One of the steps in setting up an effective estate plan involves the review of your assets. This may include changing the way they are titled in order to avoid probate or to control the distribution to heirs. Often, the most valuable asset owned is real estate.
In order to change title to real estate, a deed is prepared and recorded among the Land Records in the county where the property is located. When a deed is recorded, recordation fees and transfer taxes must be considered. The cost to record a deed, which is charged by the Clerk of the Court, is $60.00. You may also pay for the service of a person to present the deed to the Clerk of the Court. In most counties in Maryland, it must be proved that real estate taxes, water bills and other outstanding charges to the county are current before a deed can be recorded.

▶ [Exercise A]
Count the lines of the records that contain the string "instances". Reply with the number only.

▶ [Supplied data]
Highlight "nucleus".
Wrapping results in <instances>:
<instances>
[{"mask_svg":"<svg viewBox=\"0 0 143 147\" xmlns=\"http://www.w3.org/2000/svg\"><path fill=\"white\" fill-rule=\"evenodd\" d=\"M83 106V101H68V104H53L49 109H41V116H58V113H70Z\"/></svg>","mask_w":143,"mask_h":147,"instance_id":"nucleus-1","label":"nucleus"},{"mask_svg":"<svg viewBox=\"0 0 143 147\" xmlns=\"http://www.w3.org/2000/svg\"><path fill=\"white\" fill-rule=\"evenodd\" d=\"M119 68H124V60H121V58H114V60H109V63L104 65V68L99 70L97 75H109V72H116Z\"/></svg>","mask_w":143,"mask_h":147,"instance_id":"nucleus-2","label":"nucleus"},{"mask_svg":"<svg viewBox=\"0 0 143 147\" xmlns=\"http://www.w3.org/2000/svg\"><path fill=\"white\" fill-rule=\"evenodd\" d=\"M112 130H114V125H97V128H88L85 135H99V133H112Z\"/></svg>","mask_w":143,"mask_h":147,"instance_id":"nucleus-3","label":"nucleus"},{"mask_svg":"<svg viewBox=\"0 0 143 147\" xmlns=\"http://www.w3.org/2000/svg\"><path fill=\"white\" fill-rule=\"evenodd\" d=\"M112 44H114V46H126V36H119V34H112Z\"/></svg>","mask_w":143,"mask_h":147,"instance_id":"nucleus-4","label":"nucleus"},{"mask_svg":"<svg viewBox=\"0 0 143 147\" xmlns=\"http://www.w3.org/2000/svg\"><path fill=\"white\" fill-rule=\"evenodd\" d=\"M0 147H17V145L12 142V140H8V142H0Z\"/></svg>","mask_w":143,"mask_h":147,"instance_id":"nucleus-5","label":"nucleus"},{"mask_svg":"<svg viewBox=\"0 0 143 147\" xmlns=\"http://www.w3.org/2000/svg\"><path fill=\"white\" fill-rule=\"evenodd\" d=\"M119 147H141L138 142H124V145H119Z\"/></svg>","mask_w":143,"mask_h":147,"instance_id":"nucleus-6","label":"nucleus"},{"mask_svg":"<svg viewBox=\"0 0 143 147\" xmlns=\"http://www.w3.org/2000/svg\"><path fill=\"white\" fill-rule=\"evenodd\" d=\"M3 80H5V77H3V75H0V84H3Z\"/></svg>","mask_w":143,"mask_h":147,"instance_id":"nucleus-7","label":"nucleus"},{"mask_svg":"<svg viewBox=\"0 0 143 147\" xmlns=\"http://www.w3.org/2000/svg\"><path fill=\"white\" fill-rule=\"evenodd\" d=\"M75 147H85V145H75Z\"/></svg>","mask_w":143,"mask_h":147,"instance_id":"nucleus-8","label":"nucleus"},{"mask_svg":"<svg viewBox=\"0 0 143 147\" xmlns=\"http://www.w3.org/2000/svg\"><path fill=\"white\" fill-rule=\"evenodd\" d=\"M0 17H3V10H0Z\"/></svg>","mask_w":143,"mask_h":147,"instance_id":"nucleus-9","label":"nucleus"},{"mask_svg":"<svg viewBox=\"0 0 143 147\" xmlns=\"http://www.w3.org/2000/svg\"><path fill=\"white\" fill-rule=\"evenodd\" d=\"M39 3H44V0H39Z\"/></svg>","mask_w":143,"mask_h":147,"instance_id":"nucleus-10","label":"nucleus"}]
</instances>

▶ [Exercise B]
Answer these questions from the text on estate planning and deeds:
(i) What does it cost to record a deed?
(ii) Where is a deed recorded?
(iii) What is often the most valuable asset owned?

▶ [Complete output A]
3

▶ [Complete output B]
(i) $60.00, charged by the Clerk of the Court.
(ii) Among the Land Records in the county where the property is located.
(iii) Real estate.